A third area correlated mainly with subjective impairment in the quality of life was the orbitofrontal cortex. This area, as an element of the paralimbic belt, has also been found to be involved in various psychiatric disorders including anxiety, obsessive-compulsive disorder, addiction, and physiological states such as aversion.48–50 As perception of quality of life is clearly dependent on whether emotions experienced are rated as mainly positive or mainly negative, a correlation between subjective quality of life and the orbitofrontal cortex seems appropriate.

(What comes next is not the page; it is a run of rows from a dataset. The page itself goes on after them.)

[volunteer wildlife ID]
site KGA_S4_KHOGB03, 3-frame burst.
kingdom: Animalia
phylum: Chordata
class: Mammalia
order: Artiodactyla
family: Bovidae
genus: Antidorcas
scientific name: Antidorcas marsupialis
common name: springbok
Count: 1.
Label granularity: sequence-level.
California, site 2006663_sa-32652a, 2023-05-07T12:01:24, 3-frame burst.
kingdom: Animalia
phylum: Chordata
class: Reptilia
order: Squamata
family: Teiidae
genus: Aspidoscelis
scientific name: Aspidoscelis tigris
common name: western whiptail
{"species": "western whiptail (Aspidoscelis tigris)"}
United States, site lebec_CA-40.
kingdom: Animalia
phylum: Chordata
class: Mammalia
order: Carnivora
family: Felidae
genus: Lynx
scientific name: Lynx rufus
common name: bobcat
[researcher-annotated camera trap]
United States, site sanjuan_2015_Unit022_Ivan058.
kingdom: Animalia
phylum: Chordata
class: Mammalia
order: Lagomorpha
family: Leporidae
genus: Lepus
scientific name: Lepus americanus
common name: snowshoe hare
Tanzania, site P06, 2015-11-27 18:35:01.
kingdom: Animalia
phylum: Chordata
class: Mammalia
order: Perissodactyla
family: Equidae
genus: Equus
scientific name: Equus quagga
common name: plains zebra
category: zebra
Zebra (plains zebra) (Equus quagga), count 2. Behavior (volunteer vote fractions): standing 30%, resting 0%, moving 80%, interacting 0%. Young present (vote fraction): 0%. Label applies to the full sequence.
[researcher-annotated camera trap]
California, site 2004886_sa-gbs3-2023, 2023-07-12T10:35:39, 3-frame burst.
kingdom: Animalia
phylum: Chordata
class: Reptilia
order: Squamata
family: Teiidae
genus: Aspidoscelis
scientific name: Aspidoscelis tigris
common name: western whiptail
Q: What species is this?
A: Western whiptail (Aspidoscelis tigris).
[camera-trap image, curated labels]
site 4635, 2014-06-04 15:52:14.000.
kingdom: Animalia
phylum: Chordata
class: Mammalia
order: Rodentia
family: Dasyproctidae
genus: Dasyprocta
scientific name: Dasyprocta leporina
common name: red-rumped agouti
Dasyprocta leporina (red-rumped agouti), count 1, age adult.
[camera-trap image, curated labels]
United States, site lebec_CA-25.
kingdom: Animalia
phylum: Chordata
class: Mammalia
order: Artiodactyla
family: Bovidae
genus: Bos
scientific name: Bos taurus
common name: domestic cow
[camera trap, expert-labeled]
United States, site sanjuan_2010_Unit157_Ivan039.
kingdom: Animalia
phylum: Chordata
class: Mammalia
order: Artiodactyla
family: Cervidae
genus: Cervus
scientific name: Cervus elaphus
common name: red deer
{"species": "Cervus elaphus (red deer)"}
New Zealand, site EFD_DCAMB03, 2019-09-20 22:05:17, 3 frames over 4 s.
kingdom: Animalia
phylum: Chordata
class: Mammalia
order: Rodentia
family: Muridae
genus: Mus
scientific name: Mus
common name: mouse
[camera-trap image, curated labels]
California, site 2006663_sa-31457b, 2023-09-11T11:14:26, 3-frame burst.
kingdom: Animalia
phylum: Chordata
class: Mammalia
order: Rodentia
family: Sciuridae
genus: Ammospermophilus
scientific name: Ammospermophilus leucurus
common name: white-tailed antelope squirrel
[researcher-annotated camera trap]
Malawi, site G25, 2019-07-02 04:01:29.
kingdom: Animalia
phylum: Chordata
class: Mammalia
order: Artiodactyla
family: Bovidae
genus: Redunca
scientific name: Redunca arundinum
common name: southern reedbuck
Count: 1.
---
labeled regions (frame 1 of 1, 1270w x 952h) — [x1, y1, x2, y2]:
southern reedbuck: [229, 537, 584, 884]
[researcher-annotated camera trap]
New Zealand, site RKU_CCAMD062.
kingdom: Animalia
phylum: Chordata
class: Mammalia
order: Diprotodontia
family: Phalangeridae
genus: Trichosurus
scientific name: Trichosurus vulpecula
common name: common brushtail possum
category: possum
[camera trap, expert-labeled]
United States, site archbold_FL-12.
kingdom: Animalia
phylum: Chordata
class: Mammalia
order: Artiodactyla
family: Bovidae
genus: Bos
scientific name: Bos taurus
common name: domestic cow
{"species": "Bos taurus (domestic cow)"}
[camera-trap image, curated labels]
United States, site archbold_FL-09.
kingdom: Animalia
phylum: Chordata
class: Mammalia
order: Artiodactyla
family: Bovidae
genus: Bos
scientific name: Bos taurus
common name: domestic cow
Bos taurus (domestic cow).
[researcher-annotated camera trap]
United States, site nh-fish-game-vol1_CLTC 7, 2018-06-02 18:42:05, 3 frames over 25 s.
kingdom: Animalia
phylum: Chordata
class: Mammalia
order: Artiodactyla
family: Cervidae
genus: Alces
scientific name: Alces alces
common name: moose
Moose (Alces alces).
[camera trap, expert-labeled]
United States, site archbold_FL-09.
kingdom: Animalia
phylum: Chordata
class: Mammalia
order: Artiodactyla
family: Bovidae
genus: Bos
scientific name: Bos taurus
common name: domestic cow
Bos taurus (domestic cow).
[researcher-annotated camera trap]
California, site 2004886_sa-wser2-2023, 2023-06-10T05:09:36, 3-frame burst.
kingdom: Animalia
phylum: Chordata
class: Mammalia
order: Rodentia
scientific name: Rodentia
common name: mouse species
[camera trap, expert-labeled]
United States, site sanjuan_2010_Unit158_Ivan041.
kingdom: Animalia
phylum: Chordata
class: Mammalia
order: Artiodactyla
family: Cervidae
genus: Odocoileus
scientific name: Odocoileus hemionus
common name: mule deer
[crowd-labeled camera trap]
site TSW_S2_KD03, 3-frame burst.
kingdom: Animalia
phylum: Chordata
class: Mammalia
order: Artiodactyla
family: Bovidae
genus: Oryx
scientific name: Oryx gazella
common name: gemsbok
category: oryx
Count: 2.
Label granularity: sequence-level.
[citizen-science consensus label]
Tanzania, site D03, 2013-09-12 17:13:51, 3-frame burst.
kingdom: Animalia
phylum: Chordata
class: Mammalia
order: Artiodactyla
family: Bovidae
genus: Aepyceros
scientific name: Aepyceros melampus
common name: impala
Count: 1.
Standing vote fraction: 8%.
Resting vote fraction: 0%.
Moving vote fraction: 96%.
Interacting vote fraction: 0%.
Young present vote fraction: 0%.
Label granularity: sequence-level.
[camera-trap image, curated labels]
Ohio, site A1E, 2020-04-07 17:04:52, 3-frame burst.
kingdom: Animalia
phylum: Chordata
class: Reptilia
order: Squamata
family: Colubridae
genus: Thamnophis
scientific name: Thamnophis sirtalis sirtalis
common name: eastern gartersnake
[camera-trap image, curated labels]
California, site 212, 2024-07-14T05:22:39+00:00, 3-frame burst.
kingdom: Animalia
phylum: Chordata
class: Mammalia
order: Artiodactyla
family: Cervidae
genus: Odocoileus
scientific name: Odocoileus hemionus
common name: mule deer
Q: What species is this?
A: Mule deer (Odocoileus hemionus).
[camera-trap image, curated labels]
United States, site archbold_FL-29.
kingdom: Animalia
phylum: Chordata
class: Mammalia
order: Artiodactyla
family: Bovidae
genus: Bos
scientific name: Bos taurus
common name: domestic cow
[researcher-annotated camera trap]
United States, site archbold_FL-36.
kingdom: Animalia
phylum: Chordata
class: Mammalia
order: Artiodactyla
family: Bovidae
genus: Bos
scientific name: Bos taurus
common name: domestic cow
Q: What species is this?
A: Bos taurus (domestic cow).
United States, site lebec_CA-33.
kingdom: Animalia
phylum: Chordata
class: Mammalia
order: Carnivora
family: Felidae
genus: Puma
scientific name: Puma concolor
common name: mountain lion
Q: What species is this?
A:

It has been shown in an international comparison that severe impairment of quality of life is a common finding in CFS patients.17 This is important, as our findings with respect to this impairment can be generalised and do not seem to be restricted to the specific patients or location under study. Dysfunction of the orbitofrontal cortex can also result from chronic stress experiences during childhood or later in life.51,52 This correlation was confirmed in an animal study,53 as well as in PET studies in patients with torture related post-traumatic stress disorder54 and in previously institutionalised Romanian orphans.55
In contrast to these clear correlations, it is remarkable that objective impairment of quality of life and the severity of fatigue—both of which are CDC diagnostic criteria and were therefore present in all our CFS patients—did not have a metabolic correlate. Abnormalities of glucose metabolism in CFS thus do not seem to be specific for the syndrome but rather are correlated with different neuropsychological symptoms shown during the course of the disease. They can be observed in other clearly defined disorders with similar symptoms, so they may be an expression of the same mediating neuroanatomy underlying these symptoms rather than the reflection of neuronal lesions caused by CFS. Differences in the level of symptom expression could be responsible for the inconsistency of the results of previous PET/SPECT studies on CFS patients. However, it seems that disease severity is determined not by the level of symptom expression but rather by the symptom mix and by the number of individual symptoms. Our data therefore support the hypothesis that the CFS case definition does not define a single disease entity but rather recruits patients with different health problems but similar subjective complaints.29,30
Although abnormalities in FDG-PET were only detectable in approximately half the CFS patients examined and no pattern specific for CFS could be determined, PET may provide valuable information in helping to separate patients with this condition into subpopulations with and without apparent alterations of the central nervous system.